Wiec jesli mowisz o krzakach w pliku to bardzo dobrze, bo to nie jest plik tekstowy. To jest plik pcap, ktory zawiera cale pakiety i mozna go czytac pozniej programami typu wireshark. Dzieki temu mozna zobaczyc jak wygladala komunikacja miedzy serwerem i klientem. Jesli masz dzisiaj chwile wieczorem, to wyslij mi maila na tokoloshe malpiszon interia.pl. Pogadamy na gadu albo czyms takim. Nie bedziemy tu zasmiecac  :Smile:  A jak cos wydumamy to napiszemy rozwiazanie. 

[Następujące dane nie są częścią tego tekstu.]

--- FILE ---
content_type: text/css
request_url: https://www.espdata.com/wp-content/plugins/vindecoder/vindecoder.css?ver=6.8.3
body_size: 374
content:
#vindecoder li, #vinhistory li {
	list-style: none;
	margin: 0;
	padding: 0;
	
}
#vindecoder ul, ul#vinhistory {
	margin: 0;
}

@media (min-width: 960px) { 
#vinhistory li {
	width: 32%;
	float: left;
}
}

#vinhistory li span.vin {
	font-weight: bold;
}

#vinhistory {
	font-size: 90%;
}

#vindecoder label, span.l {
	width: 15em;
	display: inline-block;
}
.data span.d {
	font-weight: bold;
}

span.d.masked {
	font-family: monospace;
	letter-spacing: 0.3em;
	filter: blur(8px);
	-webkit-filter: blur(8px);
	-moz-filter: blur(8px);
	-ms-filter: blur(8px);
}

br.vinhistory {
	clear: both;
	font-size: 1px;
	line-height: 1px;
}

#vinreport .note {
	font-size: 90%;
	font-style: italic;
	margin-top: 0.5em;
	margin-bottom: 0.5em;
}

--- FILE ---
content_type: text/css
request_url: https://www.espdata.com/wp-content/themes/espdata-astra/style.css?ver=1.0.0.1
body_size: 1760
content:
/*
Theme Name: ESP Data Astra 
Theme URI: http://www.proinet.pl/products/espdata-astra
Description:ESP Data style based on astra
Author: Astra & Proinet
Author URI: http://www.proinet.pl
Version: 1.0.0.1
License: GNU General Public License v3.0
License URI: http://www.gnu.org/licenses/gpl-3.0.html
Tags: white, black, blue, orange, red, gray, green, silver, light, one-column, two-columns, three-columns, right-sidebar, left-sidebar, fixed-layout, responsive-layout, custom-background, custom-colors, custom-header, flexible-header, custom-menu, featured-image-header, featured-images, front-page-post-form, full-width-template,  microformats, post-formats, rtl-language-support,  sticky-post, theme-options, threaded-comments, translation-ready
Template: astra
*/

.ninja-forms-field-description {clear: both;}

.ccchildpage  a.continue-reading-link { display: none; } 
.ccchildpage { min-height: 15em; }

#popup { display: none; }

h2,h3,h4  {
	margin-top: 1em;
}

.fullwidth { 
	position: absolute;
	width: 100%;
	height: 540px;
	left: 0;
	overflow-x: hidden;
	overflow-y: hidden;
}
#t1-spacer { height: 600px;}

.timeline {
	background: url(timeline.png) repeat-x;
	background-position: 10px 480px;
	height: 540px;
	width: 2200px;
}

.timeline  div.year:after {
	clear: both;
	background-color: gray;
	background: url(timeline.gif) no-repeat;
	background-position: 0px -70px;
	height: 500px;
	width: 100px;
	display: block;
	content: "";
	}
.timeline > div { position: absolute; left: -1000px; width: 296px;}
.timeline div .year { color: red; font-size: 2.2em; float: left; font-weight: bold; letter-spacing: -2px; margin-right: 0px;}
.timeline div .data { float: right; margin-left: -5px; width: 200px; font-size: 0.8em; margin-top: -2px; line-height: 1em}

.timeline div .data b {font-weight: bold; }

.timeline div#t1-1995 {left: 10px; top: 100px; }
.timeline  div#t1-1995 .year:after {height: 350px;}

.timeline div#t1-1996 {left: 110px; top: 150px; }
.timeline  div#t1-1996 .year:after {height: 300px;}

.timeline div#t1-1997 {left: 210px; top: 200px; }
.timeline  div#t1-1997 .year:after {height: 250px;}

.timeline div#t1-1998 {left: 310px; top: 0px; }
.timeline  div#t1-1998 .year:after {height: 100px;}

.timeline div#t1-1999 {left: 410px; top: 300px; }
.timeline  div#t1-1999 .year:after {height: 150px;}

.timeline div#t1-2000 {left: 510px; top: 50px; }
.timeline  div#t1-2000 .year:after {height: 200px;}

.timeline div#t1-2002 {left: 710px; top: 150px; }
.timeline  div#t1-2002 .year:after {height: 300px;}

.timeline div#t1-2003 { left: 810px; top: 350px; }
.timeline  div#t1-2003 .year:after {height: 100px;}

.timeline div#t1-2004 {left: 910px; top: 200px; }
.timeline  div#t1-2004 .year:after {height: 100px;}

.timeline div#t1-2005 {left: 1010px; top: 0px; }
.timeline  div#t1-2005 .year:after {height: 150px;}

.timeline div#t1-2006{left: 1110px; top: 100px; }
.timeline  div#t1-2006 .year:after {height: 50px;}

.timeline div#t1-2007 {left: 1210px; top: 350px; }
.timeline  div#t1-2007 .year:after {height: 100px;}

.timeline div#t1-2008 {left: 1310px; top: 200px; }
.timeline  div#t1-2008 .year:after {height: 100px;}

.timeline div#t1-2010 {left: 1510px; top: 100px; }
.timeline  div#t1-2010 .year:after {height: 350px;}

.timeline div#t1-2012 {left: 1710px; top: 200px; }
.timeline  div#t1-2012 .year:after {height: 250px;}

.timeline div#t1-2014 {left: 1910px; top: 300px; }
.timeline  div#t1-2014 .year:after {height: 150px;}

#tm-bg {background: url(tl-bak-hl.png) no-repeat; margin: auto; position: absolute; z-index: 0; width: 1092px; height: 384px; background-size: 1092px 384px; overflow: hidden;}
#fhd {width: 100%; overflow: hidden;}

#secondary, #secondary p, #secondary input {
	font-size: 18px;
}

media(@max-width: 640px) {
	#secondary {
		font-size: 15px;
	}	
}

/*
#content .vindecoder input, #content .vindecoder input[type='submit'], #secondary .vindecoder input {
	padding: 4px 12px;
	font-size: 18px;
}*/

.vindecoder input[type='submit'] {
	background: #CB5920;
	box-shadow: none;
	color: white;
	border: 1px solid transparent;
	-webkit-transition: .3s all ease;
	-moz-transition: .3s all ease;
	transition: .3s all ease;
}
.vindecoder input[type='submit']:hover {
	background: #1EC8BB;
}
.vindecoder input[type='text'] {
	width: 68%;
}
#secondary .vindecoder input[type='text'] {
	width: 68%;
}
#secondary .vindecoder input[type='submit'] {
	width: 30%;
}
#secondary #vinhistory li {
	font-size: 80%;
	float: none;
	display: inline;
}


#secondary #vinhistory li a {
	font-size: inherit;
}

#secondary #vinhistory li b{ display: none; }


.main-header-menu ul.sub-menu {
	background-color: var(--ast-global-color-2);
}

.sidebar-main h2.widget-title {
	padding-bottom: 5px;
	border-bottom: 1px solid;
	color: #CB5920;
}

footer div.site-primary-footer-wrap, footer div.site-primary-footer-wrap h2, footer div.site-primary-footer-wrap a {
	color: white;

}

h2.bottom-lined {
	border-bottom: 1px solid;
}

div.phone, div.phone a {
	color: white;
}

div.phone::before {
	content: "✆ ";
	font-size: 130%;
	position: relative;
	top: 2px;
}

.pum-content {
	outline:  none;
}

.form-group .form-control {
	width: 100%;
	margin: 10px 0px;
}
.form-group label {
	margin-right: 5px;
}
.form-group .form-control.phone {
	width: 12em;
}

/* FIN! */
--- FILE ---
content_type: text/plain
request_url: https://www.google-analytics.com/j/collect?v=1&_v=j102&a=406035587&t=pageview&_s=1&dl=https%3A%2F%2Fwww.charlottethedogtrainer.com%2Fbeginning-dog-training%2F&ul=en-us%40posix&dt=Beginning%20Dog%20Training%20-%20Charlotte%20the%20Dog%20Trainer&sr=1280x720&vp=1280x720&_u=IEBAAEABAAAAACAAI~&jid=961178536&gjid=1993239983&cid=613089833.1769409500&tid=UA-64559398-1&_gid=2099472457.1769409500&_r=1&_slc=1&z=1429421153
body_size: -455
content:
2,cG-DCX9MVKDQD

A przypadkiem ten serwer to zaden z tych dla ktorych masz wlaczone sync?

----------

## tokoloshe

No wiec po kolei:)

Najwazniejsze: lftp laczyl sie wykorzystujac TLS, gftp nie. Po wylaczeniu TLS wszystko dzialalo poprawnie. 

Moja teoria dlaczego nie dziala z wlaczonym TLS: osoby odpowiadajace za serwer wlaczyly iptables (lub innego firewalla) sledzacego polaczenia FTP. Wysokie porty otwierane sa tylko na potrzeby polaczen FTP. W przypadku TLS - firewall nie jest w stanie sledzic polaczenia i nie otwiera portow. 

Serwer FTP nie obsluguje wylaczenia szyfrowania kanalu z komendami, wiec nie bardzo jest jak wykorzystac TLS.

----------